Ship Control | 制御系CAD

●For the directional control of a ship, consider the following NOMOTO model.

$\displaystyle{ \dot{r}(t)=-\frac{1}{T(t)}r(t)+\frac{K(t)}{T(t)}\delta(t-L)+w(t)} }$

where $r(t)=\dot{\psi}(t)$ and

$\displaystyle{ T(t)=\frac{L}{U(t)}T',\ K(t)=\frac{U(t)}{L}K' \quad (U_1\le U(t)\le U_2) }$

We assume the time lag $L$ to take account of the delay to get the rudder effect. We use the same notation for the ship length $L$ assuming no confusion. The time constant $T$ and gain constant $K$ are varied according to the variation of forward speed $U$ . From the following equation, it is clear that the rudder effect is proportional to the square of the forward speed.

$\displaystyle{ \dot{r}(t)=-\underbrace{\left(\frac{U(t)}{L}\right)\frac{1}{T'}}_{a(t)=\frac{1}{T(t)}}r(t) +\underbrace{\left(\frac{U(t)}{L}\right)^2\frac{K'}{T'}}_{b(t)=\frac{K(t)}{T(t)}}\delta(t-L)+w(t) }$

Given a nominal forward speed $U^*$ , the following equation holds.

$\displaystyle{ \dot{r}(t)=-\underbrace{\left(\frac{U(t)}{U^*}\right)\frac{1}{T^*}}_{a(t)=\frac{1}{T(t)}}r(t) +\underbrace{\left(\frac{U(t)}{U^*}\right)^2\frac{K^*}{T^*}}_{b(t)=\frac{K(t)}{T(t)}}\delta(t-L)+w(t) }$

where

$\displaystyle{ T^*=\frac{L}{U^*}T',\ K^*=\frac{U^*}{L}K' \quad (U_1\le U^*\le U_2) }$

●Zig-Zag Test:　Neglecting the time lag $L$ and the forward speed variation, a simulation example of the Zig-Zag test is given as follows.
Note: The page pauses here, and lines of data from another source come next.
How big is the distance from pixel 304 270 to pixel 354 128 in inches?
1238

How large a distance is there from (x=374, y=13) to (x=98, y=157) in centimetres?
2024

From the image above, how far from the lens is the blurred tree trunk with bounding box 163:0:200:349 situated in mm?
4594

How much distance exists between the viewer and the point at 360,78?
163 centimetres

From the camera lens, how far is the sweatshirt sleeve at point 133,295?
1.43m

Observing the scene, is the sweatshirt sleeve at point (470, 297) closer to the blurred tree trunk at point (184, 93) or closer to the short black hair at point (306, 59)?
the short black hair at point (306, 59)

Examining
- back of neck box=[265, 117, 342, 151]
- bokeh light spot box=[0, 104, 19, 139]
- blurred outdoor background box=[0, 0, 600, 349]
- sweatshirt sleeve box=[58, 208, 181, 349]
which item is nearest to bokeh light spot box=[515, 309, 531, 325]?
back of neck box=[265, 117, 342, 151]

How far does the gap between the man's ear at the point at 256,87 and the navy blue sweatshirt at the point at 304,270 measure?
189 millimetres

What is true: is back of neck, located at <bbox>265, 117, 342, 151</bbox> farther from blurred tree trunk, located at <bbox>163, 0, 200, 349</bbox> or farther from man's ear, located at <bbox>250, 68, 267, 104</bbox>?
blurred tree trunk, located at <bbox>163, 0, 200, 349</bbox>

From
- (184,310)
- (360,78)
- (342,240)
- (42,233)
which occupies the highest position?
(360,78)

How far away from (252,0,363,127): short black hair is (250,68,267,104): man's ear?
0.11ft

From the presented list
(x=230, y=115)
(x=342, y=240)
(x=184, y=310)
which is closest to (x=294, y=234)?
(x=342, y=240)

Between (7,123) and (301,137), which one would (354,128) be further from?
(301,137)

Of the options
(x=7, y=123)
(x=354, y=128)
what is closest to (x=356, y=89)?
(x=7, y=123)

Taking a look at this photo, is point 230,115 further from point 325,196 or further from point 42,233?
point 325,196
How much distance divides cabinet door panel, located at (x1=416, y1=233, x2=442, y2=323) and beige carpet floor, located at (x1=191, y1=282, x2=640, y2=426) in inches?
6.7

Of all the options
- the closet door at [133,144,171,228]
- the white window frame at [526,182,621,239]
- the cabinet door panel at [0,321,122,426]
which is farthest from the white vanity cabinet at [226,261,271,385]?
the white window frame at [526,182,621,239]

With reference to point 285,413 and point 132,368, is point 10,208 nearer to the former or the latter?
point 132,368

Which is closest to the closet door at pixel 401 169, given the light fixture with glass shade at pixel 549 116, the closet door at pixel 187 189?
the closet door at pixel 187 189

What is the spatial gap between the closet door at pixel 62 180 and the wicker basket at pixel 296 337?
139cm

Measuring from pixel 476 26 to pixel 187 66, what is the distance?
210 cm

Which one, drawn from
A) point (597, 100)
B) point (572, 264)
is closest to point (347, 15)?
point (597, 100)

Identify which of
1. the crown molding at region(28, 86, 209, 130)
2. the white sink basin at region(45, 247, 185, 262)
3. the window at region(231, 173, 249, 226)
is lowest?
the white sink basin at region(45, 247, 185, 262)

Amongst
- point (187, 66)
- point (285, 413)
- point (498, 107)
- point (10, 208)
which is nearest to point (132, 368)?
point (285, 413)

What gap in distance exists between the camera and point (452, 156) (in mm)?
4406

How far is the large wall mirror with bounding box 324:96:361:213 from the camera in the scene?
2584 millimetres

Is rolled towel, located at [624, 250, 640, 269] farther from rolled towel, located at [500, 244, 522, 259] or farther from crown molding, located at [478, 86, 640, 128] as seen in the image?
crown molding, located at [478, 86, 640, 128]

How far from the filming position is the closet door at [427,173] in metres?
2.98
From this response, we used to obtain both time constant $T$ and gain constant $K$ . However, the response is not always the step response by which a linear system is completely characterized. As a ship has dynamics of an astatic (no-fixed-position) system, the Zig-Zag test is a compromise way for its identification.

We should notice that if we apply the unity feedback as shown in the above we can obtain the step response and identify $(\zeta,\omega_n)$ from $(T_p, 1+p_0)$ by the following formula.

$\displaystyle{ (T_p, 1+p_0)\ \Rightarrow\ (\zeta,\omega_n)= \left( \sqrt{\frac{(\log p_0)^2}{(\log p_0)^2+\pi^2}}, \frac{\sqrt{(\log p_0)^2+\pi^2}}{T_p} \right) }$

●PID control: Under the nominal forward speed $U^*$ , neglecting the time lag $L$ , consider the following NOMOTO model.

$\displaystyle{ \dot{r}(t)=-\frac{1}{T^*}r(t)+\frac{K^*}{T^*}\delta(t)+w(t) }$

Then PID control is presented as follows.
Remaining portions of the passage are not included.